1 Introduction

Our idea of studying Q(G) was initiated by a paper of Gaier (1984, see [4]) about the conformal automorphism group

$$\begin{aligned} \Sigma (G):= \left\{ f \in Q(G) \ \big | \ f \text { is a conformal mapping of } G \text { onto } G \ \right\} , \end{aligned}$$

which was motivated by the question, whether the identity \({\text {id}}_G\) of the domain G can uniformly be approximated by conformal automorphisms of G. Naturally, the same question arises for quasiconformal automorphisms of G using thereby the results about \(\Sigma (G)\) as a subspace of Q(G).

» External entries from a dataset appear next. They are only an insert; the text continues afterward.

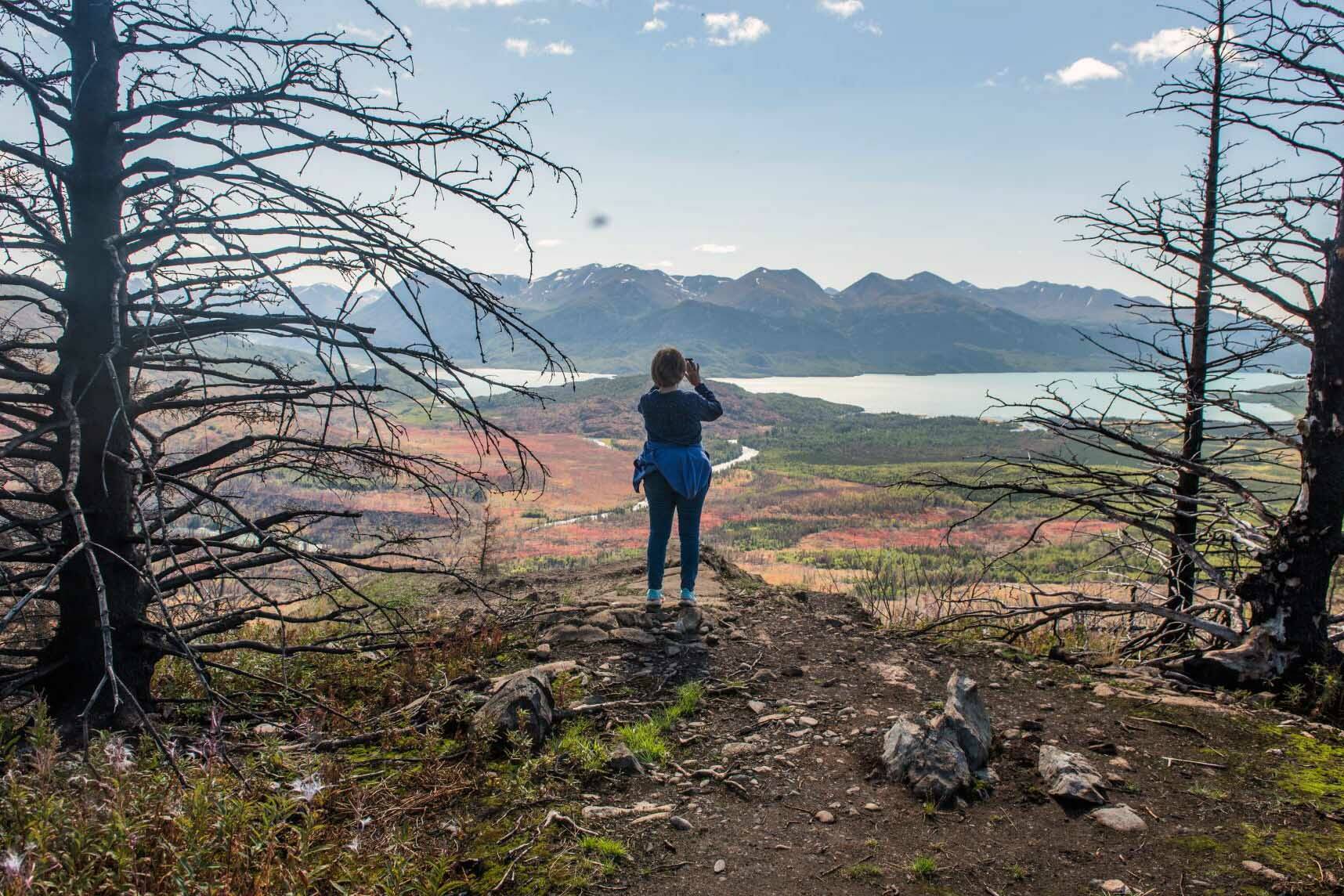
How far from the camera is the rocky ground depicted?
10.4 ft

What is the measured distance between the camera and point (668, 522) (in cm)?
662

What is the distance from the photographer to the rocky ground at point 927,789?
3.16m

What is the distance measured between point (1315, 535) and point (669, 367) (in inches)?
195

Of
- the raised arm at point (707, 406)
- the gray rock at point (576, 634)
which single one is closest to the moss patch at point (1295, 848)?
the gray rock at point (576, 634)

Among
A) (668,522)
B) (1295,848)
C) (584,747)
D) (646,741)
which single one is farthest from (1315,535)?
(584,747)

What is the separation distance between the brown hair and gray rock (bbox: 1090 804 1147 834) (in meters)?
4.28

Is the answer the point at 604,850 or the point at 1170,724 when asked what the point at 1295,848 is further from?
the point at 604,850

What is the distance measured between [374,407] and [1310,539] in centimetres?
626

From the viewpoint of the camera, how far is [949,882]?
3.08m

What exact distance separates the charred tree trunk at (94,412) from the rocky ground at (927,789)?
242 centimetres

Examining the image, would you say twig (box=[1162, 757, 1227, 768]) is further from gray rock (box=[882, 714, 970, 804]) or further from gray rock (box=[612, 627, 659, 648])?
gray rock (box=[612, 627, 659, 648])

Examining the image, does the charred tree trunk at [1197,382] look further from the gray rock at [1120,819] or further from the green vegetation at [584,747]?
the green vegetation at [584,747]

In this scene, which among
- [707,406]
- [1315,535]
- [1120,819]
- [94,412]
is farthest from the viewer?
[707,406]

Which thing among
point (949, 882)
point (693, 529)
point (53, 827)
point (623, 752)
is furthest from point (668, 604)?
point (53, 827)
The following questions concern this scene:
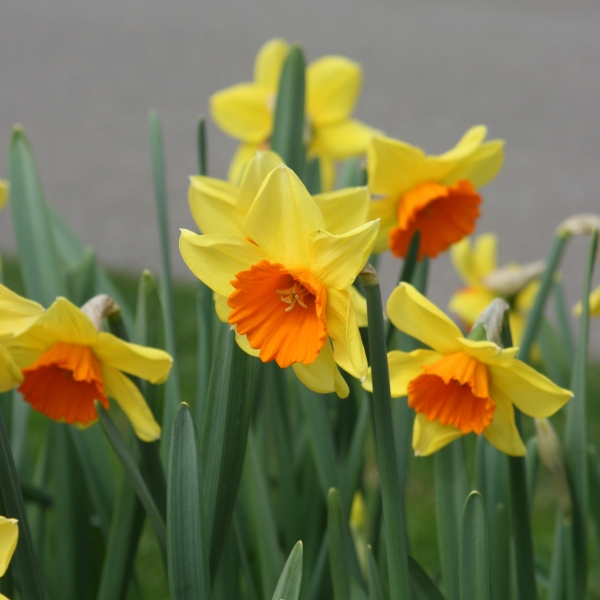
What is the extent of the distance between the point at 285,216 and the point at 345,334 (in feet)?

Group–theoretic and topological information can be transferred between quasiconformal automorphism groups by conjugation:

Theorem 1

Let F be a conformal mapping from the unit disk \(\mathbb {D}\) onto G. Then the mapping

$$\begin{aligned} \Phi : Q(\mathbb {D}) \longrightarrow Q(G), \, f \longmapsto \Phi (f):= F \circ f \circ F^{-1} \end{aligned}$$

is a group isomorphism.

Furthermore, the mapping \(\Phi\) is continuous if and only if the domain G has prime ends only of the first kind.

Proof

We only have to show the statement about continuity of \(\Phi\). For this we use the known fact that G has prime ends only of the first kind if and only if the Riemann mapping F is uniformly continuous. First, assume G has prime ends only of the first kind. Then, analogously to the proof of Satz 2b) in Gaier (1984, [4]) we get also for \((f_n)_n\) in \(Q(\mathbb {D})\) converging uniformly on \(\mathbb {D}\) to \(f \in Q(\mathbb {D})\), \(h_n:= \Phi (f_n)\) and \(h:= \Phi (f)\)

$$\begin{aligned} \begin{aligned} d_{\sup }(h_n, h)&= \sup \limits _{z \in \mathbb {D}} \left| (F \circ f_n)(z) - (F \circ f)(z) \right| \\&\le \omega _F \left( \sup \limits _{z \in \mathbb {D}}\vert f_n(z) - f(z)\vert \right) = \omega _F \left( d_{\sup }(f_n, f) \right) \end{aligned} \end{aligned}$$
(1)

where \(\omega _F\) denotes the modulus of continuity of F. As F is uniformly continuous on \(\mathbb {D}\) this yields the continuity of \(\Phi\). Secondly, assume \(\Phi\) is continuous. Then, the assertion directly follows by Satz 2b) in Gaier (1984, [4]) since also the restriction of \(\Phi\) to \(\Sigma (\mathbb {D})\) with \(\Phi \left( \Sigma (\mathbb {D})\right) = \Sigma (G)\) is continuous. \(\square\)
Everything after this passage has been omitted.